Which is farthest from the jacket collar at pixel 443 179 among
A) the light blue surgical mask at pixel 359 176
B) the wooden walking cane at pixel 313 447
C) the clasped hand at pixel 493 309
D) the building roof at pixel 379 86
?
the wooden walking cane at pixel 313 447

▸ **What needs to be done**: Copy the listing above verbatim, line for line.

▸ **Full response**:
Which is farthest from the jacket collar at pixel 443 179 among
A) the light blue surgical mask at pixel 359 176
B) the wooden walking cane at pixel 313 447
C) the clasped hand at pixel 493 309
D) the building roof at pixel 379 86
?
the wooden walking cane at pixel 313 447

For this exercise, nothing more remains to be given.